## Texte fourni
___

Le nerf de la recherche
L'association Recherches scientifiques Luxembourg (RSL) organisait hier une visite guidée du laboratoire pour que le public comprenne mieux le travail des chercheurs et son importance. De notre journaliste Audrey Somnard
Ils sont actuellement vingt chercheurs à travailler dans le laboratoire de recherche au CHL Kirchberg, dont six étudiants en thèse. Si ces derniers bénéficient de bourses, le laboratoire ne fonctionne que grâce aux subsides du ministère de la Recherche et du Fonds national de la recherche. Le Télévie a aussi une part importante dans le fonctionnement du laboratoire, notamment pour acheter du matériel particulièrement coûteux. Grâce aux dons récoltés en 2008, le laboratoire a pu acheter un système de purification et de détection de molécules. Les appareils n'ont pas l'air très impressionnants, mais le prix l'est plus: 250 000 euros. Et encore, le docteur Marc Diederich connaît quelques combines pour faire des affaires : «Nous essayons d'acheter des modèles de démonstration. Ils sont tout aussi efficaces mais ils coûtent beaucoup moins cher!»
Pour mieux se faire connaître et pourquoi pas collecter des dons, une visite était organisée hier. Un petit groupe qui a pu découvrir la vie d'un laboratoire et mieux comprendre les besoins immenses des chercheurs en matière de recherche contre le cancer. Le Dr Diederich a tout d'abord exposé les fondements de la recherche et en quoi elle consiste. La visite proprement dite du laboratoire de recherche s'est faite ensuite, au milieu des chercheurs en plein travail.
Les donateurs présents au laboratoire
Alors que le Dr Diederich explique le fonctionnement du laboratoire, on comprend vite à quel point les dons sont importants : sur chaque machine ou presque est inscrit la provenance, «à la mémoire de» pour les particuliers ou encore le nom de telle ou telle association qui a permis d'acheter du matériel qui coûte souvent des dizaines de milliers d'euros.
Depuis 2000, la jeune équipe de recherche a publié plus de 40 articles scientifiques dans des revues internationales, travaillant en étroite collaboration avec des universités dans le monde entier. Ceci souligne le fait qu'une recherche de qualité peut se faire au Grand-Duché malgré la taille du pays. L'équipe devrait s'agrandir d'ici à la fin de l'année pour atteindre 25 chercheurs.

___

## Extraits des données
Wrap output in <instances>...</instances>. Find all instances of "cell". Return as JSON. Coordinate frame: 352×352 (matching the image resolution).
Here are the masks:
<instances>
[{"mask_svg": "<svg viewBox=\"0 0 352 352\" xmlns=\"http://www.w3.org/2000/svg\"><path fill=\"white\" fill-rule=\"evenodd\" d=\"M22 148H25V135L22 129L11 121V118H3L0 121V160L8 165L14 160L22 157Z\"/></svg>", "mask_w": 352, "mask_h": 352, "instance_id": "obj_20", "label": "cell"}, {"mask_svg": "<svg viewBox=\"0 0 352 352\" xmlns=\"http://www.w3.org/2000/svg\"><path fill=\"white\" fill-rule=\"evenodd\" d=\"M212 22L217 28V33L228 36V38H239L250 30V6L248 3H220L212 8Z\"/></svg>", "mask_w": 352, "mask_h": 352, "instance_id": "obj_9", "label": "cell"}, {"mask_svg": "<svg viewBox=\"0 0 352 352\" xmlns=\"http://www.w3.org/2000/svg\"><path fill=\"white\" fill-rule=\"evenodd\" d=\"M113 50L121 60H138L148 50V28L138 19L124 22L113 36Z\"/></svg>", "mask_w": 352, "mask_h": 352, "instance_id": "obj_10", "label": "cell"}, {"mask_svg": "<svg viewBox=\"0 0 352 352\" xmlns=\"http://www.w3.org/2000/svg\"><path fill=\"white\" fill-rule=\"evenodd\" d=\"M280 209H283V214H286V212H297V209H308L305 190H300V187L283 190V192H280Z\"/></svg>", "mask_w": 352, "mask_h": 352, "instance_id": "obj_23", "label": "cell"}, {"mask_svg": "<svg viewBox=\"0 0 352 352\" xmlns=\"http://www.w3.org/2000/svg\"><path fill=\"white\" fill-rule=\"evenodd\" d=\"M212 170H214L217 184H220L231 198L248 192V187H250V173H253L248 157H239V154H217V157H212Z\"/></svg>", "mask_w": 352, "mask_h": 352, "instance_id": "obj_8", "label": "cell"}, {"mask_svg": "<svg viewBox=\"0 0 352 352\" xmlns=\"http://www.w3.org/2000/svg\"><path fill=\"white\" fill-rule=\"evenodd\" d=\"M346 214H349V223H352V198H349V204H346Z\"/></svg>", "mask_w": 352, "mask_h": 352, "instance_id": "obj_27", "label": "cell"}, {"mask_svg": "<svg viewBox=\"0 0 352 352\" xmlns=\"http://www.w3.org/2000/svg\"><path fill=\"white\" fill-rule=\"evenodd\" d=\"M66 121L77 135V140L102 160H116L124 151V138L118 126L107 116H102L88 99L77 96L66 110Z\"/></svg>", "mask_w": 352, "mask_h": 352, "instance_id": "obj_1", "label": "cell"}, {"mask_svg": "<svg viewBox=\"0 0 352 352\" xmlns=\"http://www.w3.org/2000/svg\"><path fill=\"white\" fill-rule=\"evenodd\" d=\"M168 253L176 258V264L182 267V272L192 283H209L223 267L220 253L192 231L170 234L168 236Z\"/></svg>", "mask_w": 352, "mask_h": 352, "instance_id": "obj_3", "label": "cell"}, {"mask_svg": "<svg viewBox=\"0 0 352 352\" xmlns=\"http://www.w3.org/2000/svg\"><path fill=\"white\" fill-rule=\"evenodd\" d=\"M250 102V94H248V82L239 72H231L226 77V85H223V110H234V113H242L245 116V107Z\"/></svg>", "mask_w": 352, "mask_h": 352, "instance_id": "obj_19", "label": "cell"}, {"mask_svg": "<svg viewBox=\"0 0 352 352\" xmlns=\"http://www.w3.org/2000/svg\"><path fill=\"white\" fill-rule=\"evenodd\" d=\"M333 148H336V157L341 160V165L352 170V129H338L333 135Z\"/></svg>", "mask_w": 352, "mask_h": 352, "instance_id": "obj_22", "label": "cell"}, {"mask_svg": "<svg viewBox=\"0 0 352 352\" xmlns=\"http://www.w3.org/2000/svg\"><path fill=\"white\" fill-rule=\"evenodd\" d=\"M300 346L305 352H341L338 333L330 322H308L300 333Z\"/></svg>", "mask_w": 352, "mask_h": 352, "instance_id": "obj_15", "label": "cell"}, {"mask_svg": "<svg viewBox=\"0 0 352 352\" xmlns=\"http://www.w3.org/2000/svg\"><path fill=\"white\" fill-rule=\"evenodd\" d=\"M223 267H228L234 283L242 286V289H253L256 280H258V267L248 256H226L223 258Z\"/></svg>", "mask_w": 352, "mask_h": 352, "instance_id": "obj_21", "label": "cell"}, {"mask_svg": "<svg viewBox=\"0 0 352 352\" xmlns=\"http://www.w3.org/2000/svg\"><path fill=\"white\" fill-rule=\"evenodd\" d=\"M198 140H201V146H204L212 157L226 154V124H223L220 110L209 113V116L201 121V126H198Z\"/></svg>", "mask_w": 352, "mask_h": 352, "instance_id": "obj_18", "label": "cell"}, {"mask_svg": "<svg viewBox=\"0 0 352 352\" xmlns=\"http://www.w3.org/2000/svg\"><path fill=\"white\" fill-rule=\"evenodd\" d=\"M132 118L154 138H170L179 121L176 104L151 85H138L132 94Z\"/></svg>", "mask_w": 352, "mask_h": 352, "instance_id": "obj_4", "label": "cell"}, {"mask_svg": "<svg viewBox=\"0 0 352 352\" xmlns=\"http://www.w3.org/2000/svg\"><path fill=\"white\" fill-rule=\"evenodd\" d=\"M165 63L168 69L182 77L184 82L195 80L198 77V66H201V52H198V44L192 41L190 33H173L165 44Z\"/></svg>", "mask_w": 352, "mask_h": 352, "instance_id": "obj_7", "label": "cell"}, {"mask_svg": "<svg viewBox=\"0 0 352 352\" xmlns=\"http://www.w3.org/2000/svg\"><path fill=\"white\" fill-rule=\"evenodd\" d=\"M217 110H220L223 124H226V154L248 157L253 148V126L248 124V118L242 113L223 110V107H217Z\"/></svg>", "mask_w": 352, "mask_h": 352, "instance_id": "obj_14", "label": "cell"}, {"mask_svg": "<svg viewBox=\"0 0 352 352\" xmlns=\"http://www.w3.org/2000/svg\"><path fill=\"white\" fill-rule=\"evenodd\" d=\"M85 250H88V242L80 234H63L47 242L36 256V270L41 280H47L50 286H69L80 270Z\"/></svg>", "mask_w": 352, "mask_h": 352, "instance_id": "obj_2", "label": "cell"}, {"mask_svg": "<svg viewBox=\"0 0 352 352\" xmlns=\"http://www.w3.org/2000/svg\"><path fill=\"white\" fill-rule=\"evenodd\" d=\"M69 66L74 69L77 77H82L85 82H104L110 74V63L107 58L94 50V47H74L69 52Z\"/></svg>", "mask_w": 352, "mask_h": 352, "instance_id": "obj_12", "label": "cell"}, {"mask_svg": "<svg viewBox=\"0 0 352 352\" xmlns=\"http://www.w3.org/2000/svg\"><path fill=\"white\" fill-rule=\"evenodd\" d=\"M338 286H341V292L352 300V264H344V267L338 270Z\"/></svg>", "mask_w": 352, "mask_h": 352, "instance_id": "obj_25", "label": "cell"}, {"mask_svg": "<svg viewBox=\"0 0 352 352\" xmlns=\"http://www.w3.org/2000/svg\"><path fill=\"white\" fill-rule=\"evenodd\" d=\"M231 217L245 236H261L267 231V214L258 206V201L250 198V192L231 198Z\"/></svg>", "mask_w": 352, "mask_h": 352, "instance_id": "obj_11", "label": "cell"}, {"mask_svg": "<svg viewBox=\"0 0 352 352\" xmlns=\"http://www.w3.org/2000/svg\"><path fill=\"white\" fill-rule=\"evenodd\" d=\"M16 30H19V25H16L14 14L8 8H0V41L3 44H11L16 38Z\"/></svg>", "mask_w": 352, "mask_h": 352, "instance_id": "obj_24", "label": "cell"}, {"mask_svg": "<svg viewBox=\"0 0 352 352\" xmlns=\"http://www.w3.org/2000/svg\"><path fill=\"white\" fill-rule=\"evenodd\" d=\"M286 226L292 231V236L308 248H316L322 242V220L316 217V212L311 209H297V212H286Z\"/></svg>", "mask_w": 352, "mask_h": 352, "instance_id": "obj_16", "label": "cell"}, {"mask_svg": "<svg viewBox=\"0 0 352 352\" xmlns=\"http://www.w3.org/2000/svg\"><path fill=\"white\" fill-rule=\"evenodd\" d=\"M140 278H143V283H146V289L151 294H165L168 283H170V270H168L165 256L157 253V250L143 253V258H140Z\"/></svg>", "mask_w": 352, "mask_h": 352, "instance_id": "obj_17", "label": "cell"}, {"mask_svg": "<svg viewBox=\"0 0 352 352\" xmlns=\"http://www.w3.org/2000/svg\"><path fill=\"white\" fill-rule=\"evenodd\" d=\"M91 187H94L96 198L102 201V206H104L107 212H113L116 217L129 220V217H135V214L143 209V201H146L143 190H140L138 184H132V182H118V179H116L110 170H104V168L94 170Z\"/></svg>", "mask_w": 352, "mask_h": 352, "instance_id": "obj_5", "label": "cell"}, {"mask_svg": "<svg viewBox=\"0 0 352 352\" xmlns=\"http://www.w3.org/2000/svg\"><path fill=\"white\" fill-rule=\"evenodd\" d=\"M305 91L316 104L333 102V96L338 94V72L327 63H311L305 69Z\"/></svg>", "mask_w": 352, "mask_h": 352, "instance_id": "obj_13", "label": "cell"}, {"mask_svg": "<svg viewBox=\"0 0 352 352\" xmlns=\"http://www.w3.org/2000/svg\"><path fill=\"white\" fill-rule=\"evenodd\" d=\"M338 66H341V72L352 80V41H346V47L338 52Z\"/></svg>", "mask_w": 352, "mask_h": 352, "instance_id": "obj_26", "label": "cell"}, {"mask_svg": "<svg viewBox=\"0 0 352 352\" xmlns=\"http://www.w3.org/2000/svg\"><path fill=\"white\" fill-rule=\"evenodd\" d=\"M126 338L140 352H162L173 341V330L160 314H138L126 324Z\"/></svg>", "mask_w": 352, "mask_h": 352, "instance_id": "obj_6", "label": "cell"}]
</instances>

___

Modifiez l'article sur le laboratoire de recherche dans le segment qui va de « Pour mieux se » jusqu'à « en plein travail. » : remplacez-y « immenses » par « considérables », puis donnez le segment ainsi obtenu.

Pour mieux se faire connaître et pourquoi pas collecter des dons, une visite était organisée hier. Un petit groupe qui a pu découvrir la vie d'un laboratoire et mieux comprendre les besoins considérables des chercheurs en matière de recherche contre le cancer. Le Dr Diederich a tout d'abord exposé les fondements de la recherche et en quoi elle consiste. La visite proprement dite du laboratoire de recherche s'est faite ensuite, au milieu des chercheurs en plein travail.